The survey showed that the average probability of a loan being rejected increased sharply to record levels for auto loans, credit cards, credit limit increases, and housing-related credit.

While there was a modest pullback in those seeking loans, the number of respondents planning to apply for credit over the next year marginally increased to 26.4% from February's 26.1%. This dip in loan-seeking behavior to 40.3% of respondents in June marked the lowest level since October 2020, down slightly from February's 40.9%.

The data from the New York Fed comes amid significant changes in US lending. Since the spring of 2022, the Fed has aggressively increased its short-term target interest rate in a bid to curb high levels of inflation. As part of this strategy, the Fed has made credit harder to obtain, a move expected to continue with another rate increase predicted next week.

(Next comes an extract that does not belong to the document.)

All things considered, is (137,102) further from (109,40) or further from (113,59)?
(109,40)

The housing sector has been particularly impacted by rising rates. Mortgage costs, which were below 3% in the fall of 2020, are now hovering around the 7% mark. This sharp increase in home lending costs has prompted Americans to reduce borrowing, leading to a fall in demand for mortgages in the first quarter, even as overall household debt levels rose.

Despite these trends, bank lending to consumers has remained relatively stable, although it's showing some early signs of deceleration. As the financial landscape continues to evolve, the coming months will be critical in assessing the impact of these changes on American consumers and the wider economy.

In the meantime, the refusal rate for mortgages escalated to 13.2% in June, an increase from 10% in February. Furthermore, the rate at which mortgage refinancing applications were denied spiked to 20.8%, rising from 16.3% reported in the earlier survey.